=== Quoted passage ===
.....
Dissecting the Transformer

Tech Blog Reda Affane

We saw how attention works and how it improved neural machine translation systems (see the previous blog post). We are now going to unveil the secrets behind the power of the most famous NLP models nowadays (a.k.a BERT and friends), the Transformer. In this second part, we are going to dive into the details of this architecture with the aim of getting a solid understanding of how its different components operate and interact.

Dissecting the Transformer Monster Japanese cartoon

Dissecting the Transformer Monster (Source)

Attention Everywhere!

As you now understand, attention was a revolutionary idea in sequence-to-sequence systems such as translation models. The folks of the Google Translate team understood this very well. Being full of ideas (and GPUs), these people had the amazing idea to push attention even further.

This boiled down to this rather simple observation: In addition of using attention to compute representations (i.e., context vectors) out of the encoder’s hidden state vectors, why not use Attention to compute the encoder’s hidden state vectors themselves? The immediate advantage of leveraging this idea was appealing: Get rid of the inherent sequential structure of RNNs, which hinders the parallelization of such models.

As professor Eugenio so eloquently put it:

 Drop your RNN and LSTM, they are no good!… Forget RNN and variants. Use ATTENTION. ATTENTION really is all you need! 

And so in 2017, in their now iconic paper Attention Is All You Need, the world was introduced to this new architecture:

Transformers Architecture
Figure 1: Transformer architecture overview

In this blog, we will shed some light into the main components of this model.

As the saying goes “You don’t change a winning team.” Consequently, the core concepts of the previously discussed model were kept: The transformer leverages an encoder-decoder architecture as well as an attention mechanism between these two components. But not only that: In the following, we are going to discuss the self-attention layer, the multi-head concept, and the magic of positional encodings.


Let’s now get down to the central component, the self-attention layer (called multi-head attention in figure 1; we will get to the reason behind this name in a moment). Self-attention is first and foremost a sequence-to-sequence transformation, meaning it transforms a sequence of tokens into a new sequence of tokens.

self-attention layer in NLP Transformer models
Figure 2: The Self-Attention Layer

As we now understand, a good representation of a word needs to consider its context within a sentence (this is already one of the core ideas of ELMo, for instance). In other words, the representation vectorW(i) of word i needs to account for the wordsW(1),...,W(i-1)left of i and similarly, wordsW(i+1),...,W(n) right of i. This entails being somehow able to relate a word with its neighboring words. Which takes us to the second idea, which is commonly used in machine learning: how do you assess how related two items are? Two Amazon products, two Netflix viewers…or two words in a sentence? You usually take their dot product (in an appropriate space):

self-attention layer inner workings
Figure 3: This figure shows the steps to compute the representation of word X(j): For each word vector X(i) in the sentence, compute the dot-product between X(i) and X(j), noted as α(i). Then use this value as a weight for word vector X(i), in the final weighted sum W(j) = Σα(k)X(k).

And voilà, self-attention in its bare-bones version. In order to get to a more complete version, we need to clear the air around two things:

  • First, what do the X(i) vectors look like? What do you feed the self-attention layer, i.e., what are the initial representations of each word in the sentence? Well, these can be computed in several ways. For instance, you can use the good old tf-idf, or you can keep up with NLP fashion and use word embeddings (GloVe, Fasttext, or Word2vec, for example).
.....
=== Information supplied ===
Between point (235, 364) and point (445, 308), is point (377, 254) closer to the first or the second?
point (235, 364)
.....
=== Given request ===
For each statement below, say whether it agrees with the Transformer blog post above, answering yes or no and quoting the words of the post that decide it. 1. The Transformer architecture was introduced in 2017. 2. The Transformer abandons the encoder-decoder architecture of the earlier model. 3. The usual way to assess how related two words are is to take their dot product.

=== Solution to the problem ===
1. Yes: "And so in 2017, in their now iconic paper Attention Is All You Need, the world was introduced to this new architecture"
2. No: "The transformer leverages an encoder-decoder architecture as well as an attention mechanism between these two components."
3. Yes: "You usually take their dot product (in an appropriate space)"